§ **AIM**
The lines to be set down run from the line containing "Within this scene, does" through the final line of the data below; print them exactly and print nothing else.

------------

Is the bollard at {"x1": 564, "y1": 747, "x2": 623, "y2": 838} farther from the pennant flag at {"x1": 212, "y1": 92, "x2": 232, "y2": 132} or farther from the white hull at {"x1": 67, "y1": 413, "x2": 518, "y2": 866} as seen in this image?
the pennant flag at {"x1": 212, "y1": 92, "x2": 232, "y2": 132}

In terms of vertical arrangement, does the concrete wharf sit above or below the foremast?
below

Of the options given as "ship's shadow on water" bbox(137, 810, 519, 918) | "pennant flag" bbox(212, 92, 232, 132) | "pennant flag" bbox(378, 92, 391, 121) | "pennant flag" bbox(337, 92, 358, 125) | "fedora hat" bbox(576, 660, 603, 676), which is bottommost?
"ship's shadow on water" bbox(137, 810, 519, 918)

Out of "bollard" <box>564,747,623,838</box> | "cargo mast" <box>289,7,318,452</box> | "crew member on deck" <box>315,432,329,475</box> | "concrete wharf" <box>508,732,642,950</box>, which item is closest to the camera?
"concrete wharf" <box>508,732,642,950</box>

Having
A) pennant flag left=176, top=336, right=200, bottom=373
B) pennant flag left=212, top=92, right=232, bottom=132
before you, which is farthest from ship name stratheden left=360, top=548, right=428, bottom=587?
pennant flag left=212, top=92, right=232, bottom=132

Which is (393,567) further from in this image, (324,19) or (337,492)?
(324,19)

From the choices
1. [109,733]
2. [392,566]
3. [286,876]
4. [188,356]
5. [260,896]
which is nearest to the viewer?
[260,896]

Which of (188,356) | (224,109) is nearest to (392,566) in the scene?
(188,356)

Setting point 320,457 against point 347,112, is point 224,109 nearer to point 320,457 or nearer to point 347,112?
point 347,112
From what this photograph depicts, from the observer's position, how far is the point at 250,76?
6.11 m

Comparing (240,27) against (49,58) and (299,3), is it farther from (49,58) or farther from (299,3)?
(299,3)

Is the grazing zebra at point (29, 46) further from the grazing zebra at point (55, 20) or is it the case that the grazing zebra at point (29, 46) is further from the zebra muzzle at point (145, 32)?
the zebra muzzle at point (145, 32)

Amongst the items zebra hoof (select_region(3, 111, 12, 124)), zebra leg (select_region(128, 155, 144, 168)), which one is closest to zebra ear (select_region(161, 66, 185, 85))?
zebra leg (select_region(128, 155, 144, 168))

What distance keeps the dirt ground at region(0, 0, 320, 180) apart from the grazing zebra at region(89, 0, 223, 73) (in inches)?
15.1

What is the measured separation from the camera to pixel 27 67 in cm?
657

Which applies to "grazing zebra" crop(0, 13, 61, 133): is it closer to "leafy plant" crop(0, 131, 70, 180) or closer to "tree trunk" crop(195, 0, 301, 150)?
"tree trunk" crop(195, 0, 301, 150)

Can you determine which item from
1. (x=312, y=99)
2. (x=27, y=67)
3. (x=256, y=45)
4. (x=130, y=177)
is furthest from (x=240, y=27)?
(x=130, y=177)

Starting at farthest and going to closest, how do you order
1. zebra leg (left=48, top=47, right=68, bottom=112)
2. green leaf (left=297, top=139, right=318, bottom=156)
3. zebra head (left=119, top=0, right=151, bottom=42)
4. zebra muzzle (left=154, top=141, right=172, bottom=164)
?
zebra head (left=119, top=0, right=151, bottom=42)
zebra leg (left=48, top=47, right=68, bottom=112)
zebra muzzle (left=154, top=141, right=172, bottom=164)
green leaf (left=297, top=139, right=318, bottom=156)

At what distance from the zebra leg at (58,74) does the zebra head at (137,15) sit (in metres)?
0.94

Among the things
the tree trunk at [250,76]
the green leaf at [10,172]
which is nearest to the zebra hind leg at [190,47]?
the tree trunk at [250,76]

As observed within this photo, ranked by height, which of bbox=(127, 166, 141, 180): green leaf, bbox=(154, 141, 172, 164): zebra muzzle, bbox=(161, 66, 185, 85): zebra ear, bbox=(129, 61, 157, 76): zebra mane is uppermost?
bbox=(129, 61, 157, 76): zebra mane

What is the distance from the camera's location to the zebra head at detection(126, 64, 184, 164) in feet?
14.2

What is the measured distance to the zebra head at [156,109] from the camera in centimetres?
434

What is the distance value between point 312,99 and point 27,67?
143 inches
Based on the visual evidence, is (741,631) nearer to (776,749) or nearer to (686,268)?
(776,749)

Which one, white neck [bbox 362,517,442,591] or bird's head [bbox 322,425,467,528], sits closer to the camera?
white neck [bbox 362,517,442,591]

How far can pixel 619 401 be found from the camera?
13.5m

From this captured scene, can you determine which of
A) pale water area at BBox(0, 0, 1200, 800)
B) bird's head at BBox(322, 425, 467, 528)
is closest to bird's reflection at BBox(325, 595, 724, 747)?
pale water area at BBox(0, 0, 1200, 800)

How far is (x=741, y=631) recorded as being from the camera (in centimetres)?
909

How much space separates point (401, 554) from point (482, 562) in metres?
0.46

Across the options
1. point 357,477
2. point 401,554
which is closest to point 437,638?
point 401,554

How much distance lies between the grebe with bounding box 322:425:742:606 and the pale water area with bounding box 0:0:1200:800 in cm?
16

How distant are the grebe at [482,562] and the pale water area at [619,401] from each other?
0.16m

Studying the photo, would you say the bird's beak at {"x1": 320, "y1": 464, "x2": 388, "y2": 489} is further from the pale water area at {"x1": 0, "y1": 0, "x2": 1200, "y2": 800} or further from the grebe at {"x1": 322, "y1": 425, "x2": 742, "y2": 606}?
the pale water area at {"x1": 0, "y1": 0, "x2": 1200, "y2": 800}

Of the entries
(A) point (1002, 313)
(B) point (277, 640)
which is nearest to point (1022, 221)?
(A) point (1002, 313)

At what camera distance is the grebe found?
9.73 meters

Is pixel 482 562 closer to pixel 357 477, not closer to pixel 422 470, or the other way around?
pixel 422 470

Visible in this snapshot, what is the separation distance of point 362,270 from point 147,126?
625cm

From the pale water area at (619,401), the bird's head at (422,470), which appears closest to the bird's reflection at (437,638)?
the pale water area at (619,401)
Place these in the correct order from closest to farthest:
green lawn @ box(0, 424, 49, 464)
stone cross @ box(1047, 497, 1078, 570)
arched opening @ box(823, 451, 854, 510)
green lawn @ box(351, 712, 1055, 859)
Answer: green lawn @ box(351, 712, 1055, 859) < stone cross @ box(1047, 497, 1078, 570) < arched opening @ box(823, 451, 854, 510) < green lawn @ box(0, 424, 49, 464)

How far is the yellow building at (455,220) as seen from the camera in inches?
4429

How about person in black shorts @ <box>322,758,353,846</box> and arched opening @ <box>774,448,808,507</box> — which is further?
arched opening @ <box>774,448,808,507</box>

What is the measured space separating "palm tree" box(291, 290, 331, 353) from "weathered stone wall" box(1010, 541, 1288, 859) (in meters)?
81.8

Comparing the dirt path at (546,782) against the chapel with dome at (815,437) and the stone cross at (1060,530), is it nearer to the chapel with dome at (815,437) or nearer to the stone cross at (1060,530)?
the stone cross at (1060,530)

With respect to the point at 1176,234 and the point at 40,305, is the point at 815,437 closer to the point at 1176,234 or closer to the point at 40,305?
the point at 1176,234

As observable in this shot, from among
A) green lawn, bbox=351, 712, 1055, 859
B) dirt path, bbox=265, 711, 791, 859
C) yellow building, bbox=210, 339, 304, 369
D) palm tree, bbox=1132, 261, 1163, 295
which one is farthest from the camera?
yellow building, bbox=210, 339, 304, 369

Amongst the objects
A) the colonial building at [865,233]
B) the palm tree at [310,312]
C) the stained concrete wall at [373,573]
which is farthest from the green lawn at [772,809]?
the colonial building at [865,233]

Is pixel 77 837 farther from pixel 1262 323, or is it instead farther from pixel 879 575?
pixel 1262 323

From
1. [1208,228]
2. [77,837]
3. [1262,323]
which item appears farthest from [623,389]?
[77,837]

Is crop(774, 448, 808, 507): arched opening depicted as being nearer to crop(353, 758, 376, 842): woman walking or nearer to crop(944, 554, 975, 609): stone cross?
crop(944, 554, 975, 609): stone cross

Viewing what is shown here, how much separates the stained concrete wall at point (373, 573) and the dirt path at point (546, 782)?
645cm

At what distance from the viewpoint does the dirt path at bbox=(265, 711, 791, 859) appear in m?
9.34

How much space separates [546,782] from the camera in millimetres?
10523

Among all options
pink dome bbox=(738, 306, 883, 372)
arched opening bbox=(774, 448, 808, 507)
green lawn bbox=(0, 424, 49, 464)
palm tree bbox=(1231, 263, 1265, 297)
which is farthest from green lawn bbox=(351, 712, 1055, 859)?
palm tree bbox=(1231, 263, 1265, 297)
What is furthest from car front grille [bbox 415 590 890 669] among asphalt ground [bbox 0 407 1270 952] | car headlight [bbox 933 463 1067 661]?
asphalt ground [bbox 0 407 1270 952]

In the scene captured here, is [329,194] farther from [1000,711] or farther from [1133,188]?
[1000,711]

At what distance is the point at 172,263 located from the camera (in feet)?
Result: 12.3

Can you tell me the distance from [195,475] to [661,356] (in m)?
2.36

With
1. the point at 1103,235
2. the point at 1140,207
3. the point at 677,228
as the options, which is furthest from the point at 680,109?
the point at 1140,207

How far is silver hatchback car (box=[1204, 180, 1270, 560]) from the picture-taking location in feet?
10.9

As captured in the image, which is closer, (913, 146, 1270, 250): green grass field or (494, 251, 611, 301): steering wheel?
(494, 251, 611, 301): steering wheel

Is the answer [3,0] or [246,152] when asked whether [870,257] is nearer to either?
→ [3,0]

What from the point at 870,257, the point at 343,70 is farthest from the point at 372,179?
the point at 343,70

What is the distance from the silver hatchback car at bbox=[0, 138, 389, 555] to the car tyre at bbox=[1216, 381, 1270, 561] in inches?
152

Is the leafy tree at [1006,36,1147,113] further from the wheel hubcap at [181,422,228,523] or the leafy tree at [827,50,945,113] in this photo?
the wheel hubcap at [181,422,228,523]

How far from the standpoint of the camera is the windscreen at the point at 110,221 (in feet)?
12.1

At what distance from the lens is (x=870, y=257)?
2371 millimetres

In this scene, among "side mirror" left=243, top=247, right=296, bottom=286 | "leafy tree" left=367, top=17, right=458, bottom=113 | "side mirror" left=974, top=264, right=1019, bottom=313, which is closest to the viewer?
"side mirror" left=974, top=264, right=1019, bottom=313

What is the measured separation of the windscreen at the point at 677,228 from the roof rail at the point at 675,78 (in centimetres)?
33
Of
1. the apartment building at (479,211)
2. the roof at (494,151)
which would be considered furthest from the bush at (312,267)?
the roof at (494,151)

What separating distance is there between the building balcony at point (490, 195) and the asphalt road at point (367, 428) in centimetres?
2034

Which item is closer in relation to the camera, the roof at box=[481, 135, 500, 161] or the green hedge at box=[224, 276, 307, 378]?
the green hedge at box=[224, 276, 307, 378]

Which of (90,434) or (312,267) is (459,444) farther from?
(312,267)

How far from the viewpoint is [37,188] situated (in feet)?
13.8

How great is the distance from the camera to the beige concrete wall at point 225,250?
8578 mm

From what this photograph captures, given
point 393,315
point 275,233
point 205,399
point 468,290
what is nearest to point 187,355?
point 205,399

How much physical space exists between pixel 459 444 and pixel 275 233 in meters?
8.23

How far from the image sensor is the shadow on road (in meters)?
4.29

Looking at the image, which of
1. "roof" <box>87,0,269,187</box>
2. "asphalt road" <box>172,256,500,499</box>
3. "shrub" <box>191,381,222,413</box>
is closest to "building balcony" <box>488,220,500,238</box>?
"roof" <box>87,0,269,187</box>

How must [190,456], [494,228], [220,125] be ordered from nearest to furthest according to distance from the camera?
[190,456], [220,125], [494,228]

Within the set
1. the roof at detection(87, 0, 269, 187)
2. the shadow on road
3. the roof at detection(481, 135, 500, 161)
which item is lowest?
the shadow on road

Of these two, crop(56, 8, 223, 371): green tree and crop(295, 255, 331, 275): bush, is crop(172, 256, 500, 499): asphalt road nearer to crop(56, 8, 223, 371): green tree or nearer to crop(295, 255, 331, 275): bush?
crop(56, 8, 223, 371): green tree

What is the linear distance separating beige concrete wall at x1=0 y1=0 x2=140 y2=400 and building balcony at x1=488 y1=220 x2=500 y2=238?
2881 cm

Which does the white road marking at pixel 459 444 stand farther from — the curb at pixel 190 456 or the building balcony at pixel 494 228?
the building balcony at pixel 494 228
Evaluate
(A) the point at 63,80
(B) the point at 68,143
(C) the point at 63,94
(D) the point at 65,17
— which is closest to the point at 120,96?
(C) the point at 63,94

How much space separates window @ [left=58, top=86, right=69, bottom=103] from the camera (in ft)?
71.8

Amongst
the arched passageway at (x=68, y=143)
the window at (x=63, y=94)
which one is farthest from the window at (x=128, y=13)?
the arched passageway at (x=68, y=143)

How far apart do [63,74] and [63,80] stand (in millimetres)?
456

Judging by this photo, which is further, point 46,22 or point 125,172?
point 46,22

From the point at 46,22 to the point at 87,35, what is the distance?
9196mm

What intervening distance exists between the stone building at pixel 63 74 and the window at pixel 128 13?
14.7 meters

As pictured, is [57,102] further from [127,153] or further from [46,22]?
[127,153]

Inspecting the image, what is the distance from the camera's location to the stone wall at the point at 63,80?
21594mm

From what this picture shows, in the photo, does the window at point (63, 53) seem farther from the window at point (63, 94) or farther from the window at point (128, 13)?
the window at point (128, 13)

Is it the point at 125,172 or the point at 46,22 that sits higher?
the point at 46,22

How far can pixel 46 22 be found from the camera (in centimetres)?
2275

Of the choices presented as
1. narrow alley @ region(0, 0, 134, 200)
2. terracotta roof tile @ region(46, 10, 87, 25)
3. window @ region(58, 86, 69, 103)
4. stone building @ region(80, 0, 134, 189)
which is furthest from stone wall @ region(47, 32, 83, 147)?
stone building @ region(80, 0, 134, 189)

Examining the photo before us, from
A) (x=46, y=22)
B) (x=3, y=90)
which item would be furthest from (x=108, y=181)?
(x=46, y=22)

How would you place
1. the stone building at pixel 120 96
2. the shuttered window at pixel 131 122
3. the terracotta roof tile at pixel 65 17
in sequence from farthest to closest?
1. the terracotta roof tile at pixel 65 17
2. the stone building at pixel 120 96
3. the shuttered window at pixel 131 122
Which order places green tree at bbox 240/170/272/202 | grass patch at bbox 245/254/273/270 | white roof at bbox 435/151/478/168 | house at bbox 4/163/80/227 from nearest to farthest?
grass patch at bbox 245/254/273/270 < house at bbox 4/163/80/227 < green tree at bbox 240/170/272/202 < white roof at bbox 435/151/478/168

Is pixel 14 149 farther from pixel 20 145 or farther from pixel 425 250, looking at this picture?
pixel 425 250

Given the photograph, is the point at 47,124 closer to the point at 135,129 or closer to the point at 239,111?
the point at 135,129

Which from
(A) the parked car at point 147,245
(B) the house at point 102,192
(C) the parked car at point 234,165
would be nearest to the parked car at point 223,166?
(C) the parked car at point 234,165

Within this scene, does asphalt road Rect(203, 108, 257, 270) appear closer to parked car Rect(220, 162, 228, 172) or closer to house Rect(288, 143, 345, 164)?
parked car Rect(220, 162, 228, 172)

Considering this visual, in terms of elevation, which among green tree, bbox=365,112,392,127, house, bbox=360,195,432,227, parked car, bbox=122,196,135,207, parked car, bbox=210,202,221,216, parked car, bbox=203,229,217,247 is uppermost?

------------

§ **EXERCISE OUTPUT**
Within this scene, does asphalt road Rect(203, 108, 257, 270) appear closer to parked car Rect(220, 162, 228, 172) or closer to house Rect(288, 143, 345, 164)?
parked car Rect(220, 162, 228, 172)

Considering this visual, in terms of elevation, which among green tree, bbox=365,112,392,127, house, bbox=360,195,432,227, parked car, bbox=122,196,135,207, parked car, bbox=210,202,221,216, parked car, bbox=203,229,217,247 is uppermost?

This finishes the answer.